The Venezuelan president pledged to help the people who have been displaced from their homes at the refinery complex, which also houses workers and their families, and in impoverished neighbourhoods nearby.
Rafael Ramirez, the energy minister, said the explosion was triggered by a gas leak, the cause of which remained to be determined.
"The gas cloud exploded, igniting at least two storage tanks and other facilities at the refinery," he told state-controlled VTV television.
Ramirez said the explosion was powerful and caused "significant damage" not only to the plant, but also to nearby shops and homes.
Firefighters were able to bring the fire under control, though smoke was still billowing from the facility.
Government officials pledged to restart the refinery within two days and said the country has plenty of fuel supplies on hand to meet domestic needs as well as its export commitments.
The energy minister said he expected production of the 645,000-barrels-per-day facility, which makes up two-thirds of the world's second largest refinery complex, to resume within two days.
As far as fuel shipments, he said, "we won't have major effects".
Ramirez said nine storage tanks were damaged and that oil workers inspecting the damage along with troops would determine the cause of the gas leak.
Images in state media showed the flames casting an orange glow against the night sky.
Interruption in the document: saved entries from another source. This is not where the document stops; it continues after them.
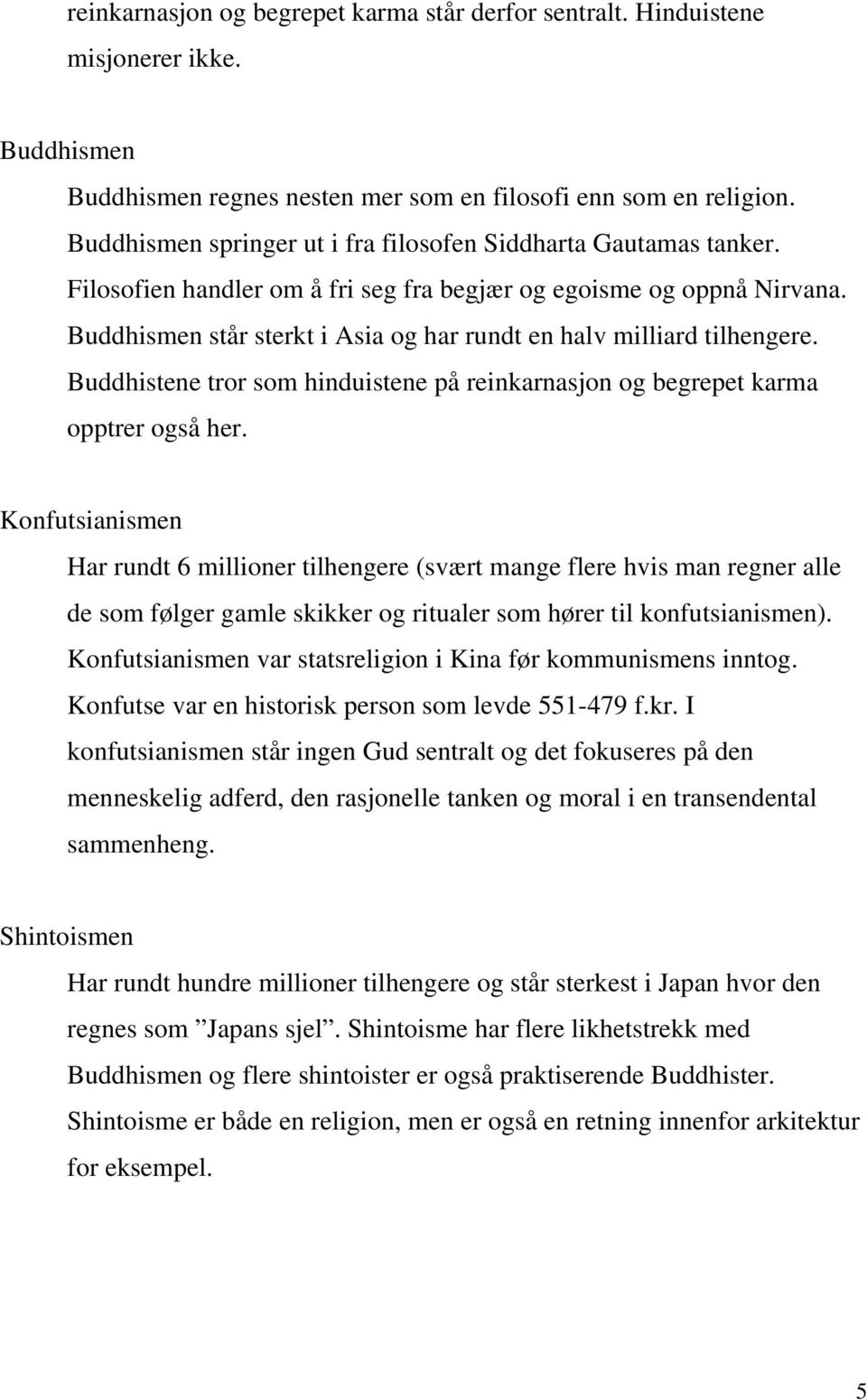 reinkarnasjon og begrepet karma står derfor sentralt. Hinduistene misjonerer ikke.

Buddhismen

Buddhismen regnes nesten mer som en filosofi enn som en religion. Buddhismen springer ut i fra filosofen Siddharta Gautamas tanker. Filosofien handler om å fri seg fra begjær og egoisme og oppnå Nirvana. Buddhismen står sterkt i Asia og har rundt en halv milliard tilhengere. Buddhistene tror som hinduistene på reinkarnasjon og begrepet karma opptrer også her.

Konfutsianismen

Har rundt 6 millioner tilhengere (svært mange flere hvis man regner alle de som følger gamle skikker og ritualer som hører til konfutsianismen). Konfutsianismen var statsreligion i Kina før kommunismens inntog. Konfutse var en historisk person som levde 551-479 f.kr. I konfutsianismen står ingen Gud sentralt og det fokuseres på den menneskelig adferd, den rasjonelle tanken og moral i en transendental sammenheng.

Shintoismen

Har rundt hundre millioner tilhengere og står sterkest i Japan hvor den regnes som ”Japans sjel”. Shintoisme har flere likhetstrekk med Buddhismen og flere shintoister er også praktiserende Buddhister. Shintoisme er både en religion, men er også en retning innenfor arkitektur for eksempel.

5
One photograph showed an injured man being wheeled away on a stretcher.
Vice-President Jaua said earlier on his Twitter account that the military was deployed to the area and that air ambulances were dispatched to ferry the wounded.
Amuay is part of the Paraguana Refinery Complex, which also includes the adjacent Cardon refinery.
Together, the two refineries process about 900,000 barrels of crude a day and 200,000 barrels of gasoline. Venezuela is a major supplier of oil to the US and a member of the Organisation of Petroleum Exporting Countries.
OPEC certified in 2011 that Venezuela has the largest oil reserves in the world at 296.5 billion barrels, surpassing Saudi Arabia, the country with the largest refining capacity.